### Task
Repeat the records word for word, starting at the line that contains "At what distance from" and ending at the end of the records, with both ends included. Leave the pictures out of your answer.
** start of Data supplied **
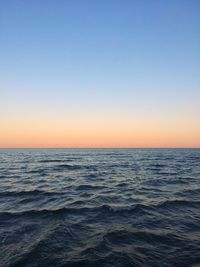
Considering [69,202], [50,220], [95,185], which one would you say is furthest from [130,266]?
[95,185]

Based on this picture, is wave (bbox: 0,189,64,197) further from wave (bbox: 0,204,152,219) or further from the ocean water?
wave (bbox: 0,204,152,219)

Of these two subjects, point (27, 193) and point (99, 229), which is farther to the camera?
point (27, 193)

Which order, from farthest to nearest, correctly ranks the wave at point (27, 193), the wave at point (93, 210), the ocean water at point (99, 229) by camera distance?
the wave at point (27, 193) < the wave at point (93, 210) < the ocean water at point (99, 229)

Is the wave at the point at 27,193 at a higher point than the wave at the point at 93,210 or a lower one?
lower

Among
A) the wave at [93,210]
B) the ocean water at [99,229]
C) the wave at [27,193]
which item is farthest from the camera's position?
the wave at [27,193]

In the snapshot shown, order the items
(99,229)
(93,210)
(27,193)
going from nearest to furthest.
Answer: (99,229), (93,210), (27,193)

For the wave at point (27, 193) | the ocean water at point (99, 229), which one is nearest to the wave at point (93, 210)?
the ocean water at point (99, 229)

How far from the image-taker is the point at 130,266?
5.69 metres

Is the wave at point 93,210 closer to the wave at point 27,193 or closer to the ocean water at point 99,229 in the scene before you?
the ocean water at point 99,229

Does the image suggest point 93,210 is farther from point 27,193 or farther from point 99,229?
point 27,193

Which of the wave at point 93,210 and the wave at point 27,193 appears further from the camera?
the wave at point 27,193

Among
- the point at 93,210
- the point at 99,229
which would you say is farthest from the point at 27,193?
the point at 99,229

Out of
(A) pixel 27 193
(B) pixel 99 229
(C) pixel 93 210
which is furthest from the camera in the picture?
(A) pixel 27 193

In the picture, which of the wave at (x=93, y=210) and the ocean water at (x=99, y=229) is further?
the wave at (x=93, y=210)
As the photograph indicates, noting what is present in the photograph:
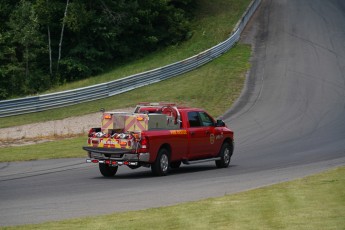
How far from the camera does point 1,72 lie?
143 feet

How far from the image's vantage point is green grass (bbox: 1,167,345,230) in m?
10.8

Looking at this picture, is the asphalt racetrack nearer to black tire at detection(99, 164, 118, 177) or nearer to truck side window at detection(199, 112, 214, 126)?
black tire at detection(99, 164, 118, 177)

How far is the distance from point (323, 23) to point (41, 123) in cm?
2777

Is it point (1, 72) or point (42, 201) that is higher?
point (1, 72)

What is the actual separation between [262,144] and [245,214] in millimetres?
15309

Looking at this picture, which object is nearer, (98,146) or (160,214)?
(160,214)

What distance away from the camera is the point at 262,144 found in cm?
2689

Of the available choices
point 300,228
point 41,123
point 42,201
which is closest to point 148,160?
point 42,201

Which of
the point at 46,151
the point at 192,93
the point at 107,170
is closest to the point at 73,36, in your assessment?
the point at 192,93

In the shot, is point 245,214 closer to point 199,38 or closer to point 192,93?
point 192,93

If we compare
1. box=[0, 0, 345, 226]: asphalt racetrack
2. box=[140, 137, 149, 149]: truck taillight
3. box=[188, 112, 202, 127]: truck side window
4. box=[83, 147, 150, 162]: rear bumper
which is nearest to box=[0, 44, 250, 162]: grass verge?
box=[0, 0, 345, 226]: asphalt racetrack

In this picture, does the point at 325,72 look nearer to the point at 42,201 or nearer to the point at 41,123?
the point at 41,123

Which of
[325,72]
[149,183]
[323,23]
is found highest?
[323,23]

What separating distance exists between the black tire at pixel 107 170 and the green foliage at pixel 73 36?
2487 cm
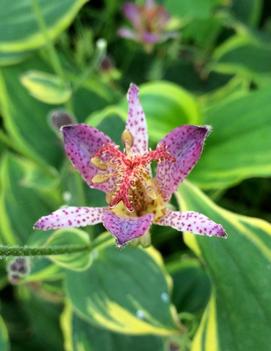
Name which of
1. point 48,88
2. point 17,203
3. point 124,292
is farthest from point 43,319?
point 48,88

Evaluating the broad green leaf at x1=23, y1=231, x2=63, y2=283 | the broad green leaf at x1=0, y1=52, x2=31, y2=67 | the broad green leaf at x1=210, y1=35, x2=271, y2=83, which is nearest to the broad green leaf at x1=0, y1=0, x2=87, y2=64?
the broad green leaf at x1=0, y1=52, x2=31, y2=67

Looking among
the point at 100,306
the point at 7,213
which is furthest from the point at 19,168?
the point at 100,306

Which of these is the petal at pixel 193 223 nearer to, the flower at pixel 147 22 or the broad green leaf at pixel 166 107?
the broad green leaf at pixel 166 107

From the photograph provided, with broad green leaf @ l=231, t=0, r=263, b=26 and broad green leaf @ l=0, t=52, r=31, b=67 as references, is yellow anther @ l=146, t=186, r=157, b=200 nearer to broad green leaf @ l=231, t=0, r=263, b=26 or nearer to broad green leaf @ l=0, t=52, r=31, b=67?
broad green leaf @ l=0, t=52, r=31, b=67

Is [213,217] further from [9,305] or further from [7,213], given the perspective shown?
[9,305]

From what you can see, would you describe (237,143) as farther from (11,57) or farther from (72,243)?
(11,57)
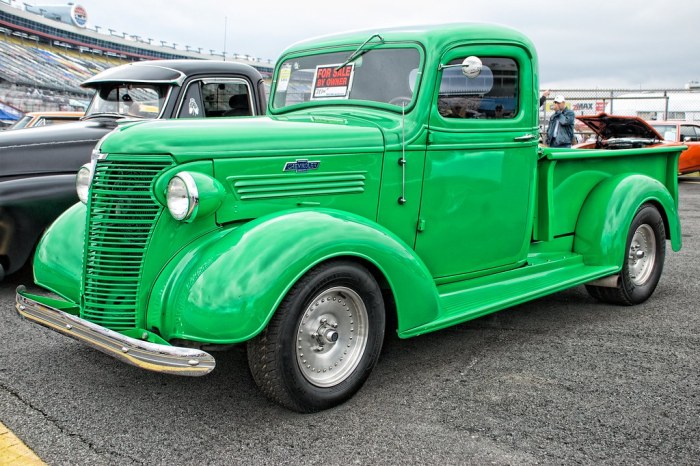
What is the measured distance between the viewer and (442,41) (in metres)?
4.03

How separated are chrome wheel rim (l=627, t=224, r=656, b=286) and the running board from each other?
0.51m

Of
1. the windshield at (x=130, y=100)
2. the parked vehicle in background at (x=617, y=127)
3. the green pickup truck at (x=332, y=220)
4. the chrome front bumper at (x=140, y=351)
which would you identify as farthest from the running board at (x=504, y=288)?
the parked vehicle in background at (x=617, y=127)

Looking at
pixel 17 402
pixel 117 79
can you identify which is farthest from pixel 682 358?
pixel 117 79

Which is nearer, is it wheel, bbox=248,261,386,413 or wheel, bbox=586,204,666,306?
wheel, bbox=248,261,386,413

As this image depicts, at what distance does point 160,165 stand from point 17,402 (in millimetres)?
1434

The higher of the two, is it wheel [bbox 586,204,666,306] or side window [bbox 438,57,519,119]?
side window [bbox 438,57,519,119]

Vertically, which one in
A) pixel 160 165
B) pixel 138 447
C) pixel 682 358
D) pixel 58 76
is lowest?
pixel 138 447

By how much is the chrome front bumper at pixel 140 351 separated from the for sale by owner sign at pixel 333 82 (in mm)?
2036

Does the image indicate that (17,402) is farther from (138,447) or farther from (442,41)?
(442,41)

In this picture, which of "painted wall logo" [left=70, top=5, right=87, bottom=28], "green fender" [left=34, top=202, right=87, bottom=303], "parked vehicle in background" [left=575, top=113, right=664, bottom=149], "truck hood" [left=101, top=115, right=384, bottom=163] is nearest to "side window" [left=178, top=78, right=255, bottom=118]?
"green fender" [left=34, top=202, right=87, bottom=303]

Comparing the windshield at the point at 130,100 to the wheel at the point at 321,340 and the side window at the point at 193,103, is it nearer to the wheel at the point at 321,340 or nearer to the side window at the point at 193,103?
the side window at the point at 193,103

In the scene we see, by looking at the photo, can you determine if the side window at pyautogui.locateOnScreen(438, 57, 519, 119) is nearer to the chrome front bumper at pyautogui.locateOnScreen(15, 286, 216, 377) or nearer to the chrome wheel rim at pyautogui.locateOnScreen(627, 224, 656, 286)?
the chrome wheel rim at pyautogui.locateOnScreen(627, 224, 656, 286)

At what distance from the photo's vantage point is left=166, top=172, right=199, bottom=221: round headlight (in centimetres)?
307

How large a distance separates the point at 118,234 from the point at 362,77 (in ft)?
5.95
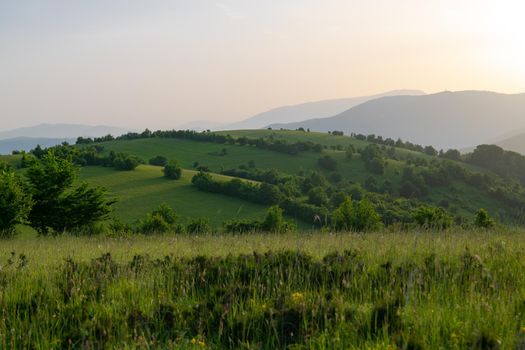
** end of Data supplied **
### Solution to this task
At what distance from the photo's vantage point is left=166, top=172, right=199, bottom=221: round headlight (in centimetres)?
307

How large a distance separates the point at 118,234 from the point at 362,77 (in ft)?
5.95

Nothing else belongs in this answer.